For Your Consideration 8.1
When you register as a guest at a Doubletree Hotel or Guest Suites in Minneapolis, you receive a slim, one-page flyer with your room key. The flyer states that “Doubletree Hotels and Guest Suites of Minneapolis is pleased to introduce you, our valued Guest, to ‘Stepping Out with the Arts,’ a partnership with five unparalleled arts organizations.” Turn the flyer over and it provides a description of, and the phone numbers for, five cultural institutions (The Minnesota Orchestra, Guthrie Theater, Walker Art Center and Minnesota Sculpture Garden, The Minneapolis Institute of Arts, and The Weisman Art Museum).
Even more interesting and relevant is the bold type toward the bottom of the flyer that states, “Purchase a tin of Doubletree’s world-famous chocolate chip cookies from any Minneapolis area Doubletree and one dollar per tin will be donated to an educational outreach fund for our five partners.”
This wonderful idea could be worth emulating in your community. Helping to fund educational activities is an excellent form of public relations for the businesses involved, and announces programming while helping to extend and improve them.
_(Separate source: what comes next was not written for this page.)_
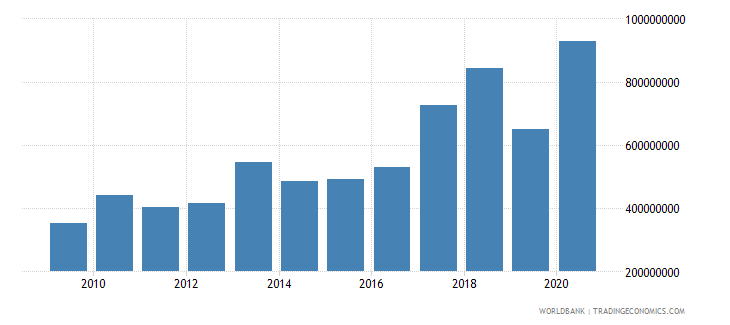 nigeria net bilateral aid flows from dac donors united states us dollar wb data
Perhaps you can find relevance to your educational responsibilities in the following quotations:
Great dancers are not great became of their technique; they are great because of their passion. Martha Graham
Good enough never is. Debbi Fields (Mrs. Fields Cookies)
The only place you find success before work is in the dictionary. May V. Smith
Ideas are a dime a dozen. People who put them into action Are priceless. Anonymous
Volunteering and the I.R.S.
There are two very good reasons that docents and other volunteers working in the United States should keep careful records of the hours they contribute to a not-for-profit institution. For the benefit of the institution, of course, such records are useful in proving in-kind donations when applying for grant funds. Volunteers who itemize their income tax deductions can also use such records to their financial benefit.
Most people are aware they can deduct contributions of money or property they make to, or for the use of, qualified organizations such as museums. Membership fees or dues may also be deducted. However, in both cases, you can deduct only the amount that is more than the value of any benefits you may receive.
Some out-of-pocket expenses may also be deductible, if they are unreimbursed, directly connected with the services you give the institution, expenses you had only because of the services you gave, and not personal, living, or family expenses. If, for example, you are the chosen representative attending the National Docent Symposium or other such convention, you can deduct unreimbursed expenses for travel and transportation, including a reasonable amount for meals and lodging.
If you are required to wear a uniform as part of your docent duties, you can deduct the cost and keep of the uniform. You can deduct unreimbursed out-of-pocket expenses, such as the cost of gas and oil, that are directly related to the use of your automobile while serving as a docent. If you do not want to deduct actual expenses, you can use a standard rate of 12 cents per mile to figure your contribution. You can deduct parking fees and tolls, but for these and all other deductions, reliable written records are required.
As with all tax questions, you should consult a tax expert for information about your specific tax requirements. Personal assistance is also available by calling the IRS at 1-800-829-1040 during regular business hours. If you have access to TTY/TDD equipment, you can call 1-800-829-4059. Even though April 15, 1998, is long gone, April 15, 1999, is just around the corner!
Historic House Museum Conference
The McFaddin-Ward House in Beaumont, TX, will be hosting “Historic House Museums: Issues and Operations,” a conference taking place on November 5 -7, 1998. The conference will include sessions on museum education and interpretation. The cost of the conference is $100 per person and includes registration fees and materials, two continental breakfasts, two lunches, and one evening event with meal. The conference takes place at the Hohday Inn Beaumont Plaza. Room rates are available at $62.50 per night. For additional information, please contact: McFaddin-Ward House 725 Third Street Beaumont, TX 77701, or call (409) 832-1906.
“For Your Consideration,” The Docent Educator 8.1 (Autumn 1998): 14-15.